Photograph by: Amber Lunt
Our country’s history is filled with tales of vibrant and impactful protests – from the arrests of Annie Kenney and Christabel Pankhurst that prompted a now iconic wave of women’s suffrage to the recent Greenpeace protestors who defiantly occupied a BP oil rig in the Cromarty Firth. As far back as the late 1300s, protestors in the UK were shaping British politics and helping to change history.
The 14th century saw British people heavily divided by class or status, and in 1381 the introduction of a discriminatory new poll tax sparked one of the first major protests in the country, a rebellion that quickly spread from Essex all throughout the country. Around 60,000 people turned out to protest in a show of anger and solidarity, prompting the swift abandonment of the tax. Even 500 years on, when Margaret Thatcher’s government attempted to introduce a new version of the same tax, almost quarter of a million people took to the streets of London to riot – a move that arguably played a large part in Thatcher’s following resignation.
Photograph by: Talia Woodwin
The poll tax riots of 1990 were only one of many crucial protests that took place throughout the 20th century, however. The 1900s were defined by a number of high-profile movements, not least the women’s suffrage movement that gained momentum at the very start of the century. Protestors who, just a decade earlier, were meeting peacefully in the streets to ask for voting rights started to handcuff themselves to railings, plant bombs and go on hunger strikes in a more forceful attempt to get the Government to grant the female vote. This new approach helped to put pressure on the Government to act, and in 1918 following the end of World War I, the women’s suffrage movement saw some results – The Representation of the People Act, which granted some women and all men the right to vote. Although it took another decade for all women over the age of 21 to get voting rights, the 1918 Act was a huge victory at the time.
Unfortunately, the inclusivity of activism didn’t quite stretch to include LGBT+ groups for another 50 years.

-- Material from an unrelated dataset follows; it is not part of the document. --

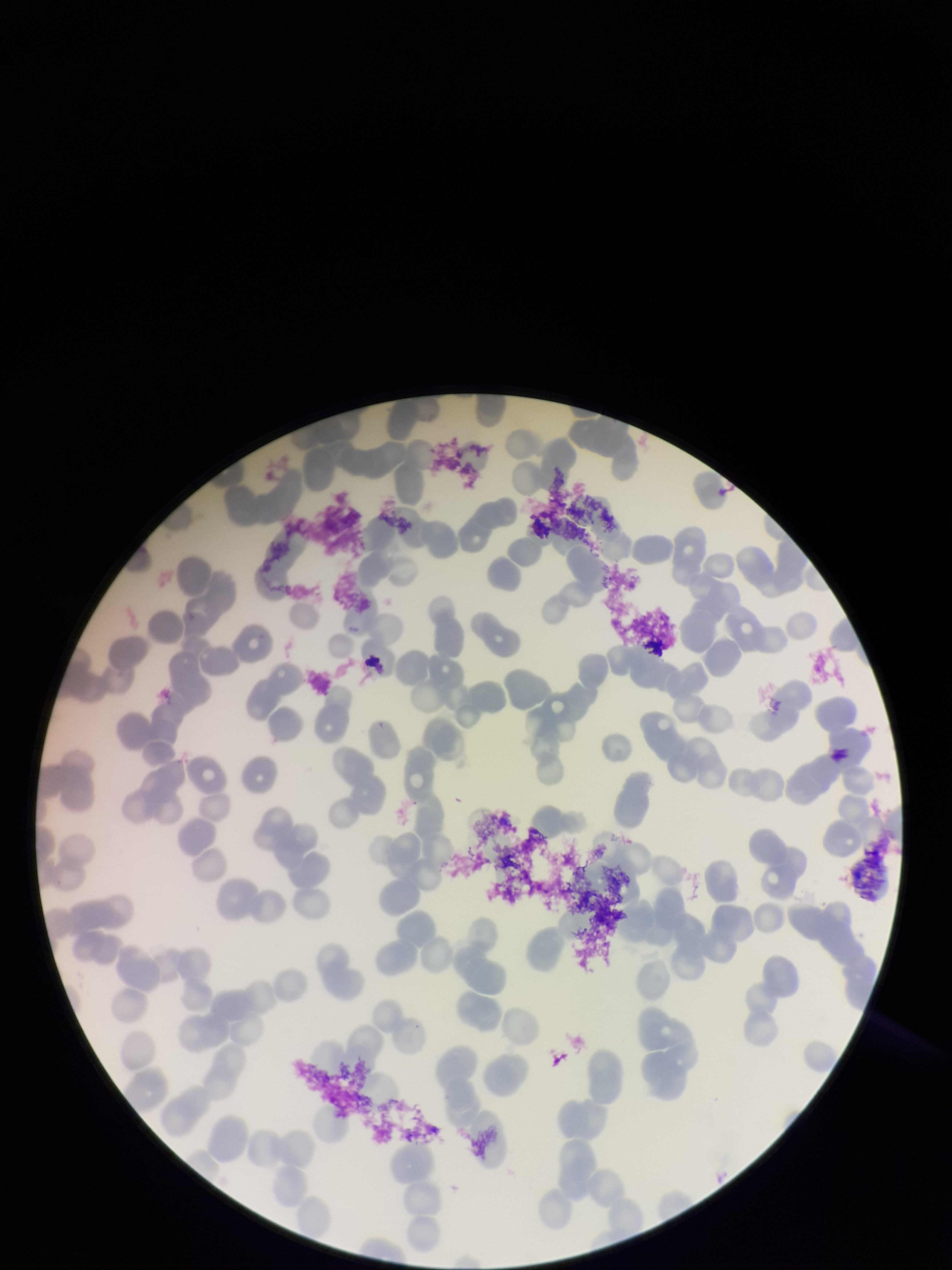 Single field of view. Giemsa stain. Species reported for this patient: Plasmodium falciparum. Red blood cell count: 160. Preparation: thin blood smear. Parasitized red blood cells: none seen. Parasitized red blood cell count: 0. Patient malaria status: infected. Image is 952×1270 pixels. Photographed through the microscope eyepiece with a smartphone camera.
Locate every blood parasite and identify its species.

Pride festivals may seem like a celebration nowadays, but the annual marches are a key reminder of a protest that only started to gain traction in the 1970s, heavily influenced by the 1969 Stonewall riots in the United States. The first UK Gay Pride Rally took place in 1972, and it has continued to be an important part of the gay rights movement all the way up until just six years ago when same-sex marriage was made legal in England, Wales and Scotland. Even today, the fight against homophobia goes on, with the UK Government only this year putting pressure on Northern Ireland to legally recognise same-sex marriage.
By far the highest profile movement today, though, aims to tackle a problem that was almost unheard of 50 years ago. The latest wave of activism has taken form through the extremism of Extinction Rebellion and the courage and anger of the youth climate strikers, all of whom are fighting to raise awareness of an increasing climate and ecological emergency. Through barricaded roads, sit-ins and proposed airport drone attacks, these protestors are shaping politics in ways that will resonate for years. Already, they have helped to secure an Environment Bill that aims to protect UK nature and a NetZero law that legally binds us to achieving a neutral climate footprint by 2050.